→ Exercise description
Among the entries below, one stretch runs from the line that contains "他是我妈妈的哥哥，所以他是我舅舅。" through the line that contains "1. aunt 是可数名词". Repeat that stretch exactly, ends included, and only that.

→ Records supplied
____________
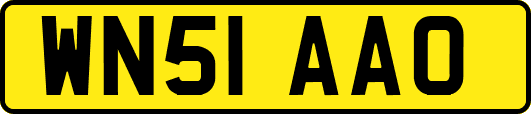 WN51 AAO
____________
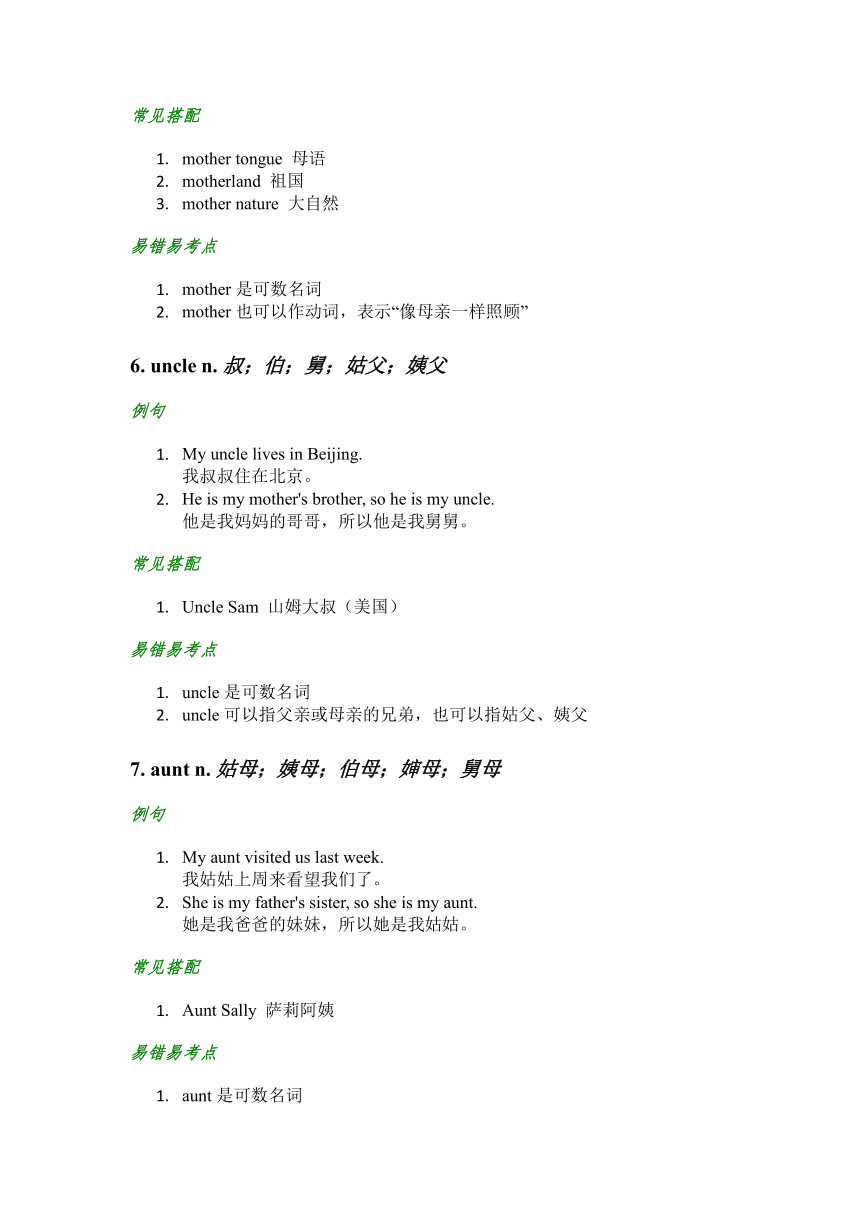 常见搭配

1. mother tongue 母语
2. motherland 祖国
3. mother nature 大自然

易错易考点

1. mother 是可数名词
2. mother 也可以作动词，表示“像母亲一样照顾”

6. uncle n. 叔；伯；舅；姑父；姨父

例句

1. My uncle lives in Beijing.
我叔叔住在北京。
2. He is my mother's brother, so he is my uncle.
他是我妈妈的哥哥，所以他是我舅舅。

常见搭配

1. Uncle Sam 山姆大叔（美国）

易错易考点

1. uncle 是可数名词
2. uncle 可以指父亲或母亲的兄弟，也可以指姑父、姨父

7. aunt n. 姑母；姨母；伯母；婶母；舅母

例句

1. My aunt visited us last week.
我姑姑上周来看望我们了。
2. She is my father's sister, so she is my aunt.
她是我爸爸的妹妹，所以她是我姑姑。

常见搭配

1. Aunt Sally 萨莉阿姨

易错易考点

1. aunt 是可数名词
____________
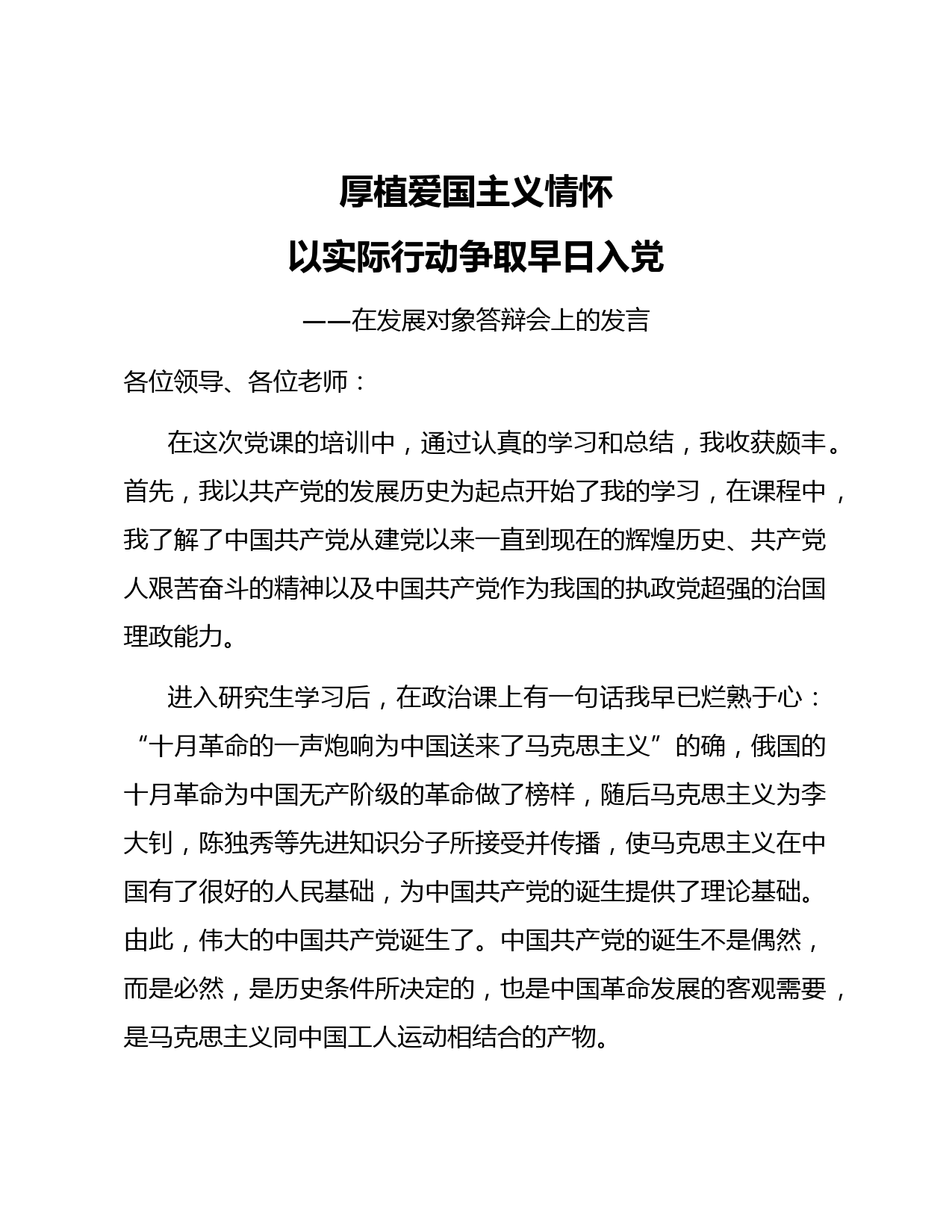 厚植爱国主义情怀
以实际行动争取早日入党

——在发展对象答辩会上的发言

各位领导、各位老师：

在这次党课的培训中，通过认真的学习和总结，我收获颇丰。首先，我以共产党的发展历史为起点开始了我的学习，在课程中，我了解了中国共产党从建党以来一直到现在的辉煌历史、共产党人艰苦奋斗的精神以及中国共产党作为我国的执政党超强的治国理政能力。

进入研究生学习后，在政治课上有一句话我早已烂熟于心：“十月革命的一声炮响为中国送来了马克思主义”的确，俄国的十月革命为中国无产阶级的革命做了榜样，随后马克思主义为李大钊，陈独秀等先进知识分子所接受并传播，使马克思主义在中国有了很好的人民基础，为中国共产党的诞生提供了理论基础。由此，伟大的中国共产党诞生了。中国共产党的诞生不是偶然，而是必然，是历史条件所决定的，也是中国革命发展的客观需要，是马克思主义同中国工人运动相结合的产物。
____________
→ Reply to the task
他是我妈妈的哥哥，所以他是我舅舅。

常见搭配

1. Uncle Sam 山姆大叔（美国）

易错易考点

1. uncle 是可数名词
2. uncle 可以指父亲或母亲的兄弟，也可以指姑父、姨父

7. aunt n. 姑母；姨母；伯母；婶母；舅母

例句

1. My aunt visited us last week.
我姑姑上周来看望我们了。
2. She is my father's sister, so she is my aunt.
她是我爸爸的妹妹，所以她是我姑姑。

常见搭配

1. Aunt Sally 萨莉阿姨

易错易考点

1. aunt 是可数名词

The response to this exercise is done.